Was menschenwürdiges Sterben bedeutet

Christa Rinklin

Von Christa Rinklin

Do, 16. März 2017

Eichstetten

Ethikexperte Schockenhoff spricht bei Eichstetter Hospizgruppe.

EICHSTETTEN. Einen überwältigenden Zustrom erlebte der Vortragsabend der Hospizgruppe Eichstetten/Bötzingen/Gottenheim. Thema war die derzeit wieder besonders aktuelle Streitfrage, was menschenwürdiges Sterben bedeutet, verbunden mit der Debatte um die Tötung auf Verlangen und die ärztliche Suizidbeihilfe.

Als Referenten konnte die Einsatzleiterin der Hospizgruppe, Antonia Kiechle, Eberhard Schockenhoff begrüßen. Er wirkt als Professor für Moraltheologie an der Albert-Ludwig-Universität Freiburg und war Mitglied des Deutschen Ethikrates. Schockenhoff plädierte dafür, dass der Begriff der Selbstbestimmung eines Menschen nicht isoliert, sondern immer im Kontext seines Umfelds betrachtet werden sollte. Er sehe es als Problem, dass der Sterbende als einsames Objekt und nicht als Teil menschlicher Beziehungen gesehen werde. Auch kritisierte er, dass in der Debatte das Leben nicht mehr als menschenwürdig angesehen werde, sobald ein Patient von Hilfe abhängig sei. Menschenwürdiges Sterben sei jedoch nur möglich unter der Bedingung, dass menschliche Nähe bis zuletzt aufrechterhalten werde.

Aufmerksam verfolgten die Zuhörer die Ausführungen des Theologen hinsichtlich der Sterbewünsche todkranker Menschen. Diese unterlägen oft wechselnden Stimmungen und gingen auch über in neuen Lebenswillen. Die Suizidforschung hätte ergeben, dass die meisten Suizidwünsche nicht Ausdruck von Freiheit und Autonomie, sondern Ausdruck depressiver Stimmungen und somit nicht das Ergebnis einer langen Überlegung seien. Auch gäbe es unterschiedliche Arten von Sterbewünschen.

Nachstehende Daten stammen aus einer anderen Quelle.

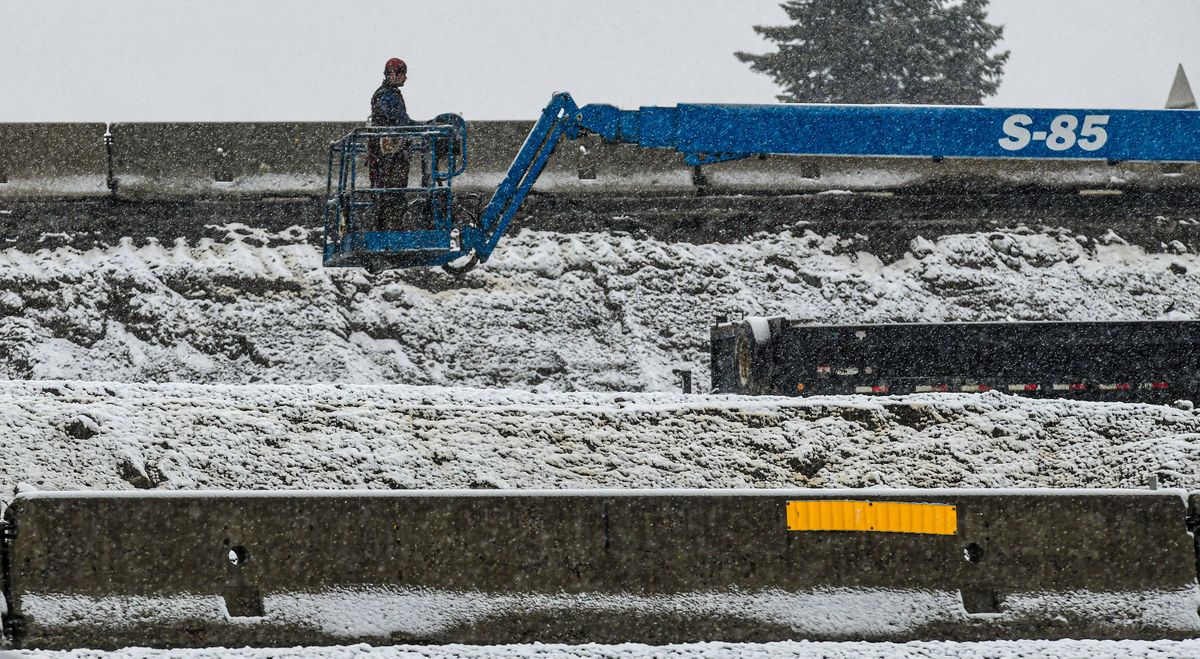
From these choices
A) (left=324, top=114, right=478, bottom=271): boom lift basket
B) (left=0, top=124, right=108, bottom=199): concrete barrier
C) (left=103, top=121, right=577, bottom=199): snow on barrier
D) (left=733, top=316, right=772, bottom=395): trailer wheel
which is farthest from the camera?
(left=103, top=121, right=577, bottom=199): snow on barrier

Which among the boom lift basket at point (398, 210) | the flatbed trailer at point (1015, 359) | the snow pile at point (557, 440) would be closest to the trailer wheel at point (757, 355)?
the flatbed trailer at point (1015, 359)

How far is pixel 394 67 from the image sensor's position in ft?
46.5

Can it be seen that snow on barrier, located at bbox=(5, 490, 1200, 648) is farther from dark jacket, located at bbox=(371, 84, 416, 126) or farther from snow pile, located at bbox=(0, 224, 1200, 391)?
snow pile, located at bbox=(0, 224, 1200, 391)

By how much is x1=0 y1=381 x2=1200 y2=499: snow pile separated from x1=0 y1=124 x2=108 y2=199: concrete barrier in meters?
7.49

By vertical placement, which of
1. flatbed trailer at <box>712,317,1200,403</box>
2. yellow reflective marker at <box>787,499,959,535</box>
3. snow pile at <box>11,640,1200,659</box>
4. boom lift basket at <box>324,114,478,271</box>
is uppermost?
boom lift basket at <box>324,114,478,271</box>

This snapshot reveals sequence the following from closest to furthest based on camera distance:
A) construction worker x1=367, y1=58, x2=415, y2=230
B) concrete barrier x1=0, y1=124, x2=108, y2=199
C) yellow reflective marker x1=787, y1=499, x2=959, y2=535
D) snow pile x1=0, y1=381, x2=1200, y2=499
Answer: yellow reflective marker x1=787, y1=499, x2=959, y2=535 < snow pile x1=0, y1=381, x2=1200, y2=499 < construction worker x1=367, y1=58, x2=415, y2=230 < concrete barrier x1=0, y1=124, x2=108, y2=199

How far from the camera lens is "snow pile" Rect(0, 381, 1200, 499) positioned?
9000 millimetres

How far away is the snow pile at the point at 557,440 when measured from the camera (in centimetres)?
900

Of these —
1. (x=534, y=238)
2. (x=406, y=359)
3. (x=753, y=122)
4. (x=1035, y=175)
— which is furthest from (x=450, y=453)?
(x=1035, y=175)

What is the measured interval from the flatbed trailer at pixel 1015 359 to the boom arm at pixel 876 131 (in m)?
1.70

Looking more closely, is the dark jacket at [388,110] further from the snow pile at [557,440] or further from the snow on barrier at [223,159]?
the snow pile at [557,440]

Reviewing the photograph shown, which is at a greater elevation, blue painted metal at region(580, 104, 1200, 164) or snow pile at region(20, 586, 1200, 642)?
blue painted metal at region(580, 104, 1200, 164)

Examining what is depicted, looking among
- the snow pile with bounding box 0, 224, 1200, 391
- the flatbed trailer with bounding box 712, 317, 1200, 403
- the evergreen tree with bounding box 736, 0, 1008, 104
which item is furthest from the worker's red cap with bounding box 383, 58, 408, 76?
the evergreen tree with bounding box 736, 0, 1008, 104

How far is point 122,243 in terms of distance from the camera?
17109 mm
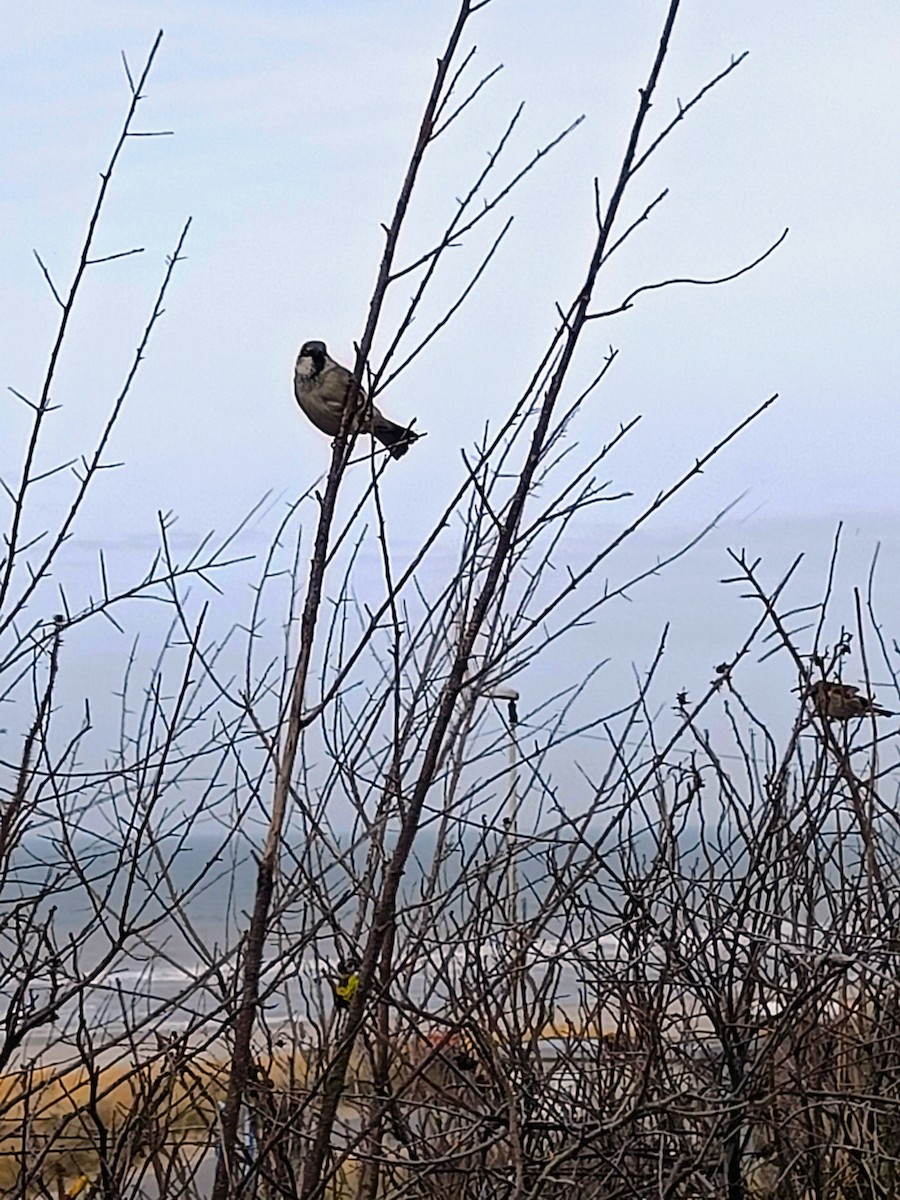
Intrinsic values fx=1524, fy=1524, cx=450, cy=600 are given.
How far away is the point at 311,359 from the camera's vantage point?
4.59 metres

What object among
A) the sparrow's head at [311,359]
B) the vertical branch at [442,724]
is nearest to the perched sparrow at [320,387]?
the sparrow's head at [311,359]

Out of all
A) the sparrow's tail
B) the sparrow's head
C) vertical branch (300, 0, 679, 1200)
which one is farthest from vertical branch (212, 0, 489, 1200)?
the sparrow's head

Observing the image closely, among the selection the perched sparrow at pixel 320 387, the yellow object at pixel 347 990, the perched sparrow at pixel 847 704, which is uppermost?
the perched sparrow at pixel 320 387

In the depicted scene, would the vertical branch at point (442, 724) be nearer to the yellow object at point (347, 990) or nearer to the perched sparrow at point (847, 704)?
the yellow object at point (347, 990)

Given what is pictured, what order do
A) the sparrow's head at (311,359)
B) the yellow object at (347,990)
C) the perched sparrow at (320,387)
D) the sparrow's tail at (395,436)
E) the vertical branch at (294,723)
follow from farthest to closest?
the sparrow's head at (311,359)
the perched sparrow at (320,387)
the sparrow's tail at (395,436)
the yellow object at (347,990)
the vertical branch at (294,723)

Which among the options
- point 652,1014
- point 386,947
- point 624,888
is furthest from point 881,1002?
point 386,947

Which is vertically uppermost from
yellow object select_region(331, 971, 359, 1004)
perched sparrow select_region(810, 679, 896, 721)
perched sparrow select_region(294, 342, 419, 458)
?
perched sparrow select_region(294, 342, 419, 458)

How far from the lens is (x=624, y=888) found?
321 centimetres

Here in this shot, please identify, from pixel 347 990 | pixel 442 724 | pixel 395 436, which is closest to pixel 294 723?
pixel 442 724

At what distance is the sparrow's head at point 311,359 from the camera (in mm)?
4395

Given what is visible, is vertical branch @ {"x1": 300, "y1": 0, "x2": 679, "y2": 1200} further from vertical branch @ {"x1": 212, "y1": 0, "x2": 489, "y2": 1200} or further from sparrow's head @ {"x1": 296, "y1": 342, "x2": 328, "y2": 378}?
sparrow's head @ {"x1": 296, "y1": 342, "x2": 328, "y2": 378}

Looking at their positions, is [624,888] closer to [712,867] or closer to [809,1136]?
[712,867]

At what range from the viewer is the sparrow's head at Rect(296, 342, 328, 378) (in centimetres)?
439

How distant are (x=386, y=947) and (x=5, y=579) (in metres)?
0.81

Wenn Gesunde gefragt würden, werde Selbstbestimmung oft genannt in Bezug auf das Sterben. In Todesnähe überwiege jedoch meist das Bedürfnis nach Schmerzfreiheit, weshalb menschliche Nähe und eine gute medizinische Versorgung hier entscheidend seien. Die Erfahrung von Palliativmedizinern zeige, dass Suizidwünsche oft verschwinden, sobald die Schmerztherapie verbessert wird.

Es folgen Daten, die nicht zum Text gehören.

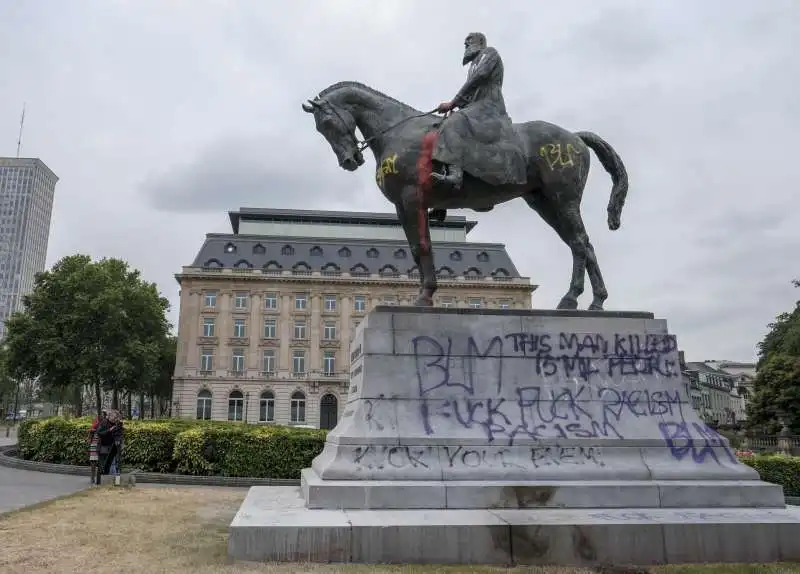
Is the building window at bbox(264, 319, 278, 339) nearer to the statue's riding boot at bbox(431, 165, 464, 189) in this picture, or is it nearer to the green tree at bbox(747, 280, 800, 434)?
the green tree at bbox(747, 280, 800, 434)

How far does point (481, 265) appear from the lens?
76.8 m

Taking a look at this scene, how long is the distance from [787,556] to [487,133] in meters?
6.22

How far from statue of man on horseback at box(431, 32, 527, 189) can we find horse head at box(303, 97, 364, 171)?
4.00 ft

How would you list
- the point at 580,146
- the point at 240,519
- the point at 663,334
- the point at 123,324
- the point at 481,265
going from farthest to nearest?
the point at 481,265 → the point at 123,324 → the point at 580,146 → the point at 663,334 → the point at 240,519

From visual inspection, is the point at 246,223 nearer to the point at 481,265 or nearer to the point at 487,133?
the point at 481,265

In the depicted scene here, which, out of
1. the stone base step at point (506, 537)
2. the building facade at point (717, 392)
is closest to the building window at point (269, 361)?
the stone base step at point (506, 537)

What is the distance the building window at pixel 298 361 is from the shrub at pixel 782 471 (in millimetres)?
60165

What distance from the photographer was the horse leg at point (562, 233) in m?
9.30

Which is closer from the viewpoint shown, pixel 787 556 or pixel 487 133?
pixel 787 556

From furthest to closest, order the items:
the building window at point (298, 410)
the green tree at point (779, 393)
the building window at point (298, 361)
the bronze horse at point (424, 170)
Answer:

In der Schweiz und den Beneluxländern kann eine ärztliche Suizidbeihilfe in Anspruch genommen werden. Der deutsche Bundestag hat sich im November 2015 nach langer Diskussion gegen die geschäftsmäßige Suizidbeihilfe entschieden. Gründe seien zum einen der Respekt vor dem Leben, zum anderen die Möglichkeit jedes Menschen, sinnlose lebensverlängernde Maßnahmen abzulehnen. "Erfolglose Behandlungen dürfen abgebrochen werden, wenn die Belastungen den medizinischen Nutzen überwiegen", so Schockenhoff. Eine Alternative zum Suizid seien die Schmerzbekämpfung und Maßnahmen gegen Angst, innere Unruhe oder Atemnot, wofür die Palliativmedizin stehe. Auch solle man auf künstliche Ernährung verzichten, wenn der Mensch die Nahrungsaufnahme verweigere und ein Sterben absehbar sei.

Das Bundesverwaltungsgericht in Leipzig hat kürzlich entschieden, dass in Extremfällen tödliche Medikamente abgegeben werden dürften. Eberhard Schockenhoff sieht dies als problematisch an, da solch ein Vorgang ärztlich überwacht werden müsste und sich damit auch der Beruf des Arztes grundlegend ändern müsste. Außerdem würde solch ein rechtlicher Freiraum den Druck auf den Patienten erhöhen, sich zu töten, wenn er wüsste, dass die Entscheidung vom Arzt mitgetragen werde. Wichtig sei, so Schockenhoff abschließend, eine frühzeitige Patientenverfügung, um dem Willen des Patienten am besten entsprechen zu können.